Restore my Heart is what it sounds like: a romance novel. The cover isn't decorated with the standard heaving bosoms and shirtless man, but it's still a great, guilty summer pleasure to start those Florida hammock days.
But it's not all romance; it's more like a cross-pollination of mystery and romance. The author, Cheryl Norman, prologues the novel with the typical mystery opening, giving us a glimpse into the murder we'll spend most of the novel trying to solve. From page one, Norman's writing has an immediacy for even mundane details that will grip most readers ("Condensation slid down the can of his forgotten soda, forming a wet circle on his month-at-a glance calendar.")
At the heart of the story is the lovable-but-seemingly-unloved Sally Clay, owner of Mustang Sally's, a garage dedicated to restoring old cars in Louisville, Kentucky. When the hunky Joe Desalvo brings a mysterious Kaiser Darrin, owned by his father Leo Desalvo, who had died just one week before under mysterious circumstances, Sally gets quickly swept up into mystery and romance.

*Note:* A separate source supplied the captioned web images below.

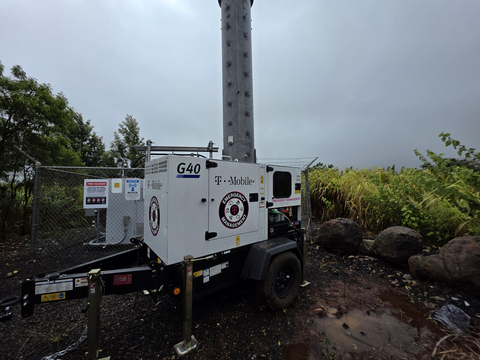 original T‑Mobile teams deploying portable generators in Hawaii for Storm Lala, 8/16/26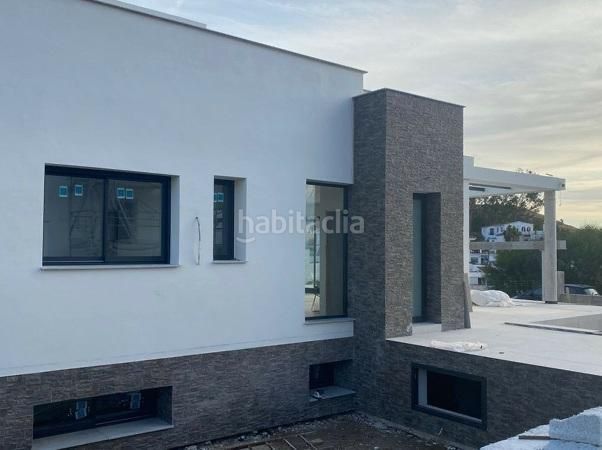 Foto d63e127e-58d9-4756-b16b-3d45cffefb9a. Casa a urbanización doña pilar a Mijas pueblo Mijas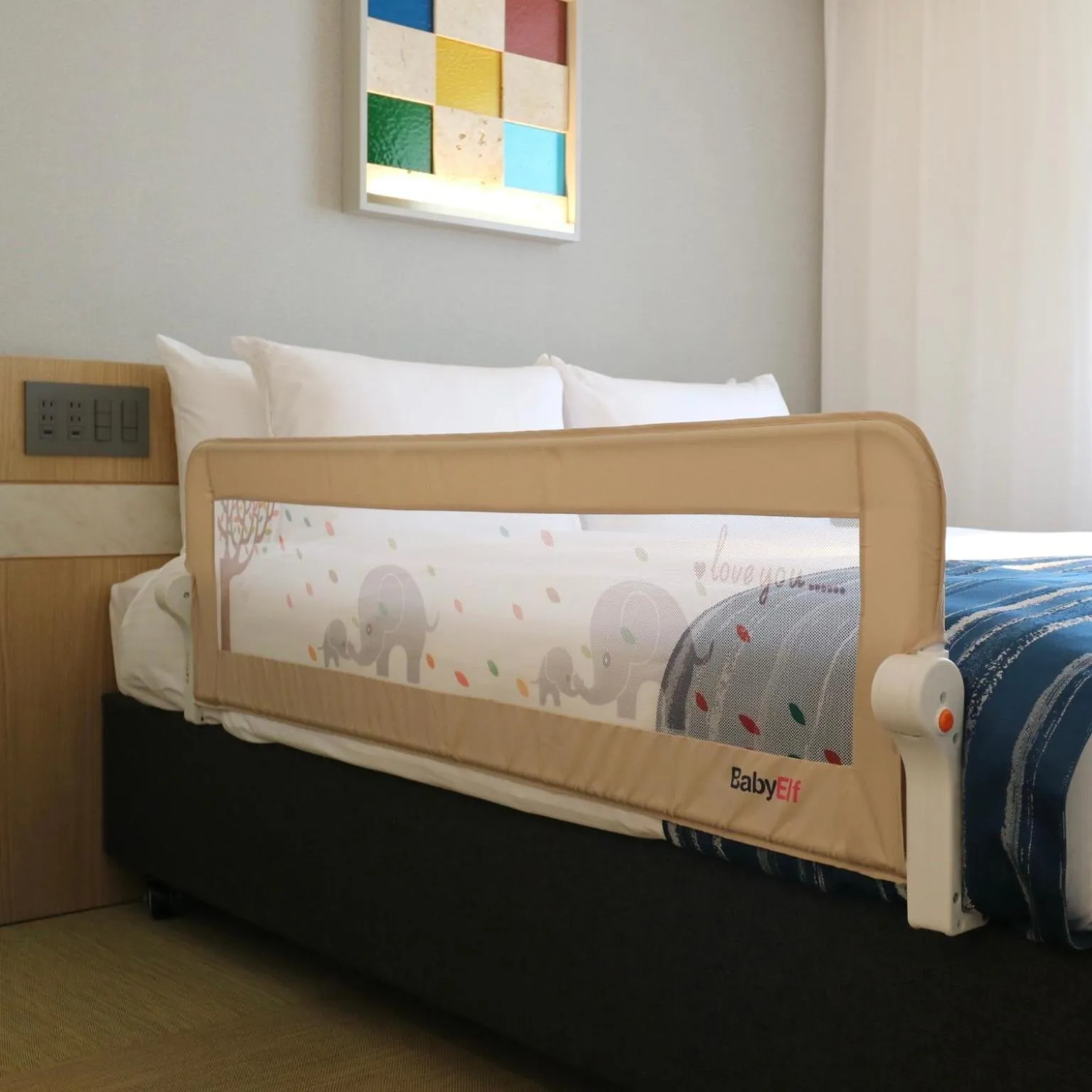 room service, Bed in Okinawa Hinode Resort and Hot Spring Hotel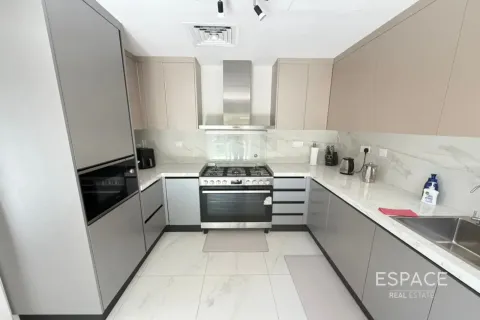 Villa te huur in The Springs, Dubai, VAE 3 slaapkamers, 228 vr.m., nr 738253 - foto 6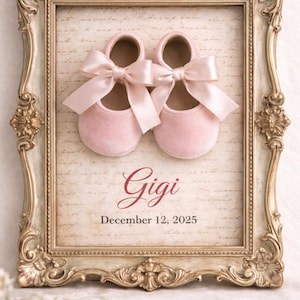Puede incluir: Impresión enmarcada con dos zapatos de bebé rosas con grandes lazos de satén. Los zapatos están sobre un fondo vintage con escritura. El marco dorado es ornamentado. Se muestra el nombre "Gigi" y la fecha "12 de diciembre de 2025".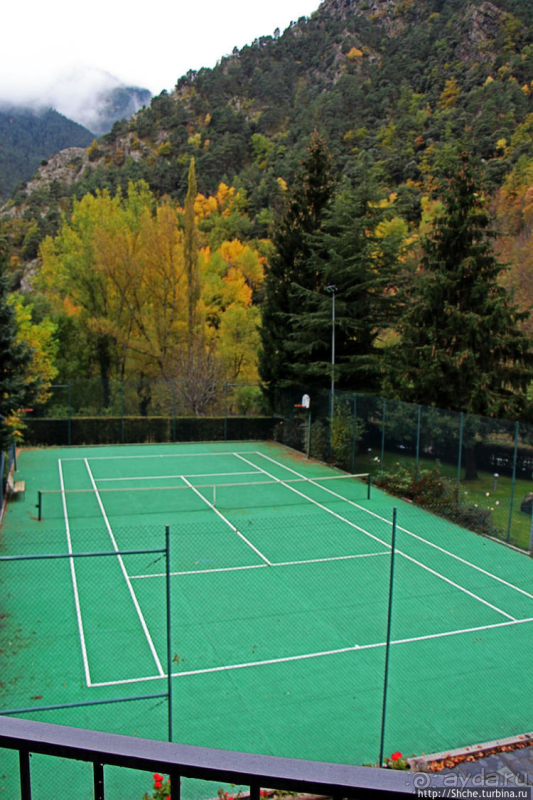 Уединенный андоррский городок в ущелье речушки Riu d'Os 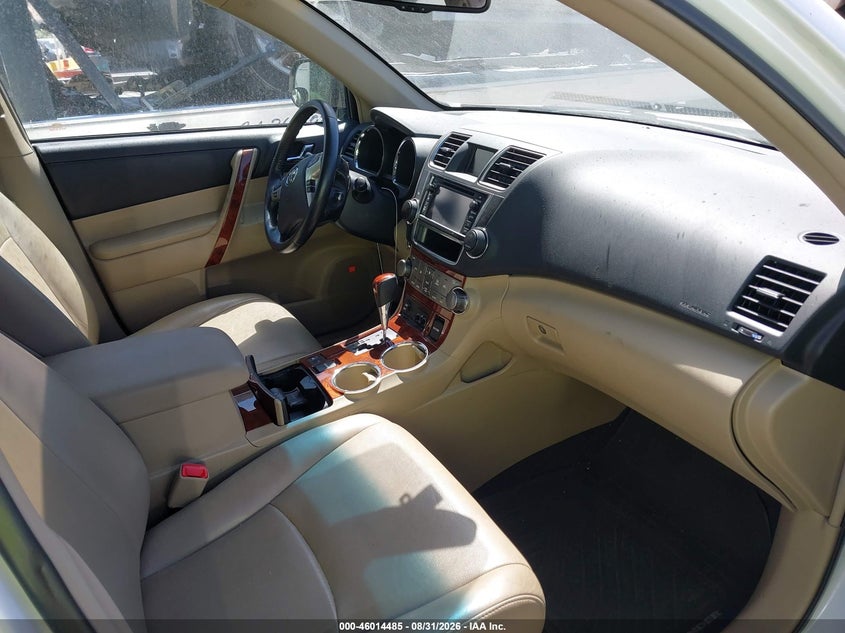 2013 TOYOTA HIGHLANDER auction photo 5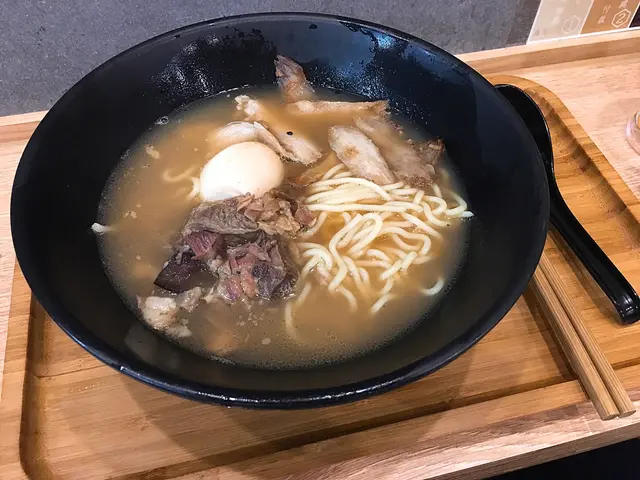 溏心蛋、烤焗豬頸肉同埋柱侯牛腩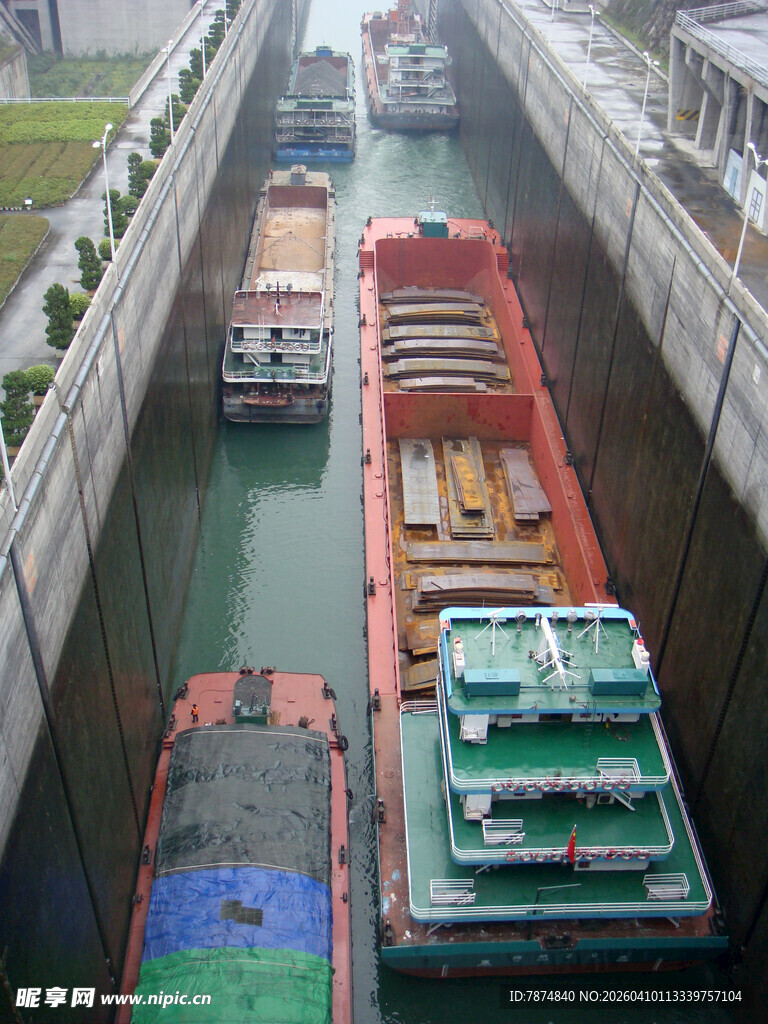 船闸内多艘船只待行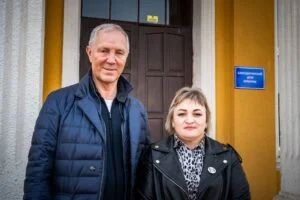 Чоловік і жінка стоять біля будинку культури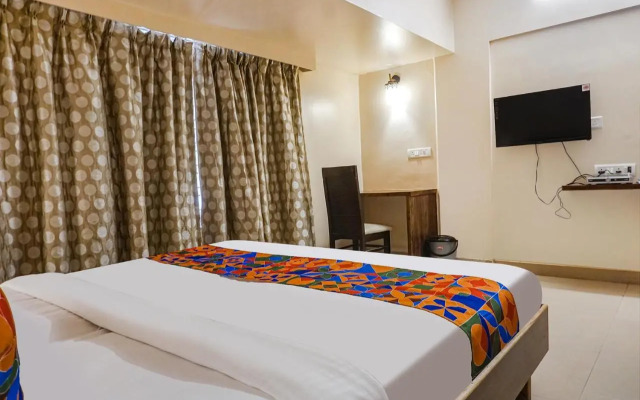 OYO Rooms South Main Road Koregaon park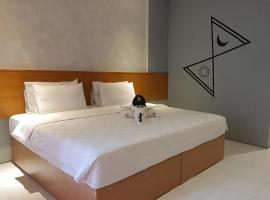 Nite & Day MDC Puncak - Gadog，位于茂物的酒店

She and Joe investigate his father's death while Sally clandestinely spies for the FBI, which believes that the business practices at Bloom-Desalvo Motors may have been less than legit. The mystery portion of the story stays interesting, until a less than satisfying "reveal" scene, which hands us largely background characters as the killer(s). That's pretty much when I realized I shouldn't expect more from the novel than what it really is, a great romance with mystery flavoring, a fun read that I shouldn't have been taking too seriously in the first place. That's something I should have known when Norman creeps into the accepted prose of the romance novel industry, which is one of the reasons why the book is so much fun. Lines like "He'd definitely redlined her body's tachometer." are bound to make you grin a little, at the very least.
The author will be signing copies of her book on Kentucky Derby day at the Historic Inn on Charlotte in St. Augustine.